§ EXERCISE DIRECTIONS
Extract the data exactly, missing nothing.

§ EXERCISE MATERIALS
····················

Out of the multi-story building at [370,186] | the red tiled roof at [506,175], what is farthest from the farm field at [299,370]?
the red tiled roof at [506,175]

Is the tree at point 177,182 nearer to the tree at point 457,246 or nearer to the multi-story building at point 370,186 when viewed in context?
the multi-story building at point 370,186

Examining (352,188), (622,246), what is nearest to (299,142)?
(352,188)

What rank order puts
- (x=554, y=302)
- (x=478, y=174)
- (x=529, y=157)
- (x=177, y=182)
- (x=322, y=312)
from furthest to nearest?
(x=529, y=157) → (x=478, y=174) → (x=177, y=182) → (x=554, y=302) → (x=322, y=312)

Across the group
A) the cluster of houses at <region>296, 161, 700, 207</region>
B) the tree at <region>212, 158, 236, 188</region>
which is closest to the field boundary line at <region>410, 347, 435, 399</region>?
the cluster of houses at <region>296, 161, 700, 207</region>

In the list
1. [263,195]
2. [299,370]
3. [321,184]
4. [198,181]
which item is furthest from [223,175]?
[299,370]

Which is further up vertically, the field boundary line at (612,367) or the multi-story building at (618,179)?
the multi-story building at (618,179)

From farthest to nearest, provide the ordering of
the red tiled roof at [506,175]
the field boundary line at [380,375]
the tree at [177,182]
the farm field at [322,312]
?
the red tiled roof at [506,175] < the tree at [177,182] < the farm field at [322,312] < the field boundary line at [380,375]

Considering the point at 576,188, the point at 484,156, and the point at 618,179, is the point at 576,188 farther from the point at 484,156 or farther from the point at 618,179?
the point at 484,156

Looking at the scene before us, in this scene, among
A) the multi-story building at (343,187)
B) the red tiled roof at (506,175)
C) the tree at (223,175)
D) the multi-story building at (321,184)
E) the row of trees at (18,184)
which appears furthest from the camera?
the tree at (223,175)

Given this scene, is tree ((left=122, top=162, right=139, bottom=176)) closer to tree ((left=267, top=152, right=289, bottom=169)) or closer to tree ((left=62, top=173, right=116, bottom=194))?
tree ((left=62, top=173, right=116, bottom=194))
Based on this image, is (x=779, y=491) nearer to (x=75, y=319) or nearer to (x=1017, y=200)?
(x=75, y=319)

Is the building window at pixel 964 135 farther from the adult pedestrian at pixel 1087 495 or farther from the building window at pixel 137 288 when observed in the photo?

····················

§ THE ANSWER
Out of the multi-story building at [370,186] | the red tiled roof at [506,175], what is farthest from the farm field at [299,370]?
the red tiled roof at [506,175]

Is the tree at point 177,182 nearer to the tree at point 457,246 or nearer to the multi-story building at point 370,186 when viewed in context?
the multi-story building at point 370,186

Examining (352,188), (622,246), what is nearest to (299,142)?
(352,188)

What rank order puts
- (x=554, y=302)
- (x=478, y=174)
- (x=529, y=157)
- (x=177, y=182)
- (x=322, y=312)
from furthest to nearest?
(x=529, y=157) → (x=478, y=174) → (x=177, y=182) → (x=554, y=302) → (x=322, y=312)

Across the group
A) the cluster of houses at <region>296, 161, 700, 207</region>
B) the tree at <region>212, 158, 236, 188</region>
which is closest to the field boundary line at <region>410, 347, 435, 399</region>?
the cluster of houses at <region>296, 161, 700, 207</region>

In the list
1. [263,195]
2. [299,370]
3. [321,184]
4. [198,181]
which item is furthest from [223,175]?
[299,370]

Which is further up vertically, the field boundary line at (612,367) or the multi-story building at (618,179)?
the multi-story building at (618,179)

From farthest to nearest, provide the ordering of
the red tiled roof at [506,175]
the field boundary line at [380,375]
the tree at [177,182]
the farm field at [322,312]
?
the red tiled roof at [506,175] < the tree at [177,182] < the farm field at [322,312] < the field boundary line at [380,375]

Considering the point at 576,188, the point at 484,156, and the point at 618,179, is the point at 576,188 farther from the point at 484,156 or farther from the point at 618,179?
the point at 484,156

Looking at the scene before us, in this scene, among
A) the multi-story building at (343,187)
B) the red tiled roof at (506,175)
C) the tree at (223,175)
D) the multi-story building at (321,184)
E) the row of trees at (18,184)
which appears furthest from the camera?
the tree at (223,175)

Given this scene, is tree ((left=122, top=162, right=139, bottom=176)) closer to tree ((left=267, top=152, right=289, bottom=169)) or closer to tree ((left=62, top=173, right=116, bottom=194))?
tree ((left=62, top=173, right=116, bottom=194))
Based on this image, is (x=779, y=491) nearer to (x=75, y=319) or nearer to (x=1017, y=200)?
(x=75, y=319)

Is the building window at pixel 964 135 farther from the adult pedestrian at pixel 1087 495 or farther from the building window at pixel 137 288 when observed in the photo?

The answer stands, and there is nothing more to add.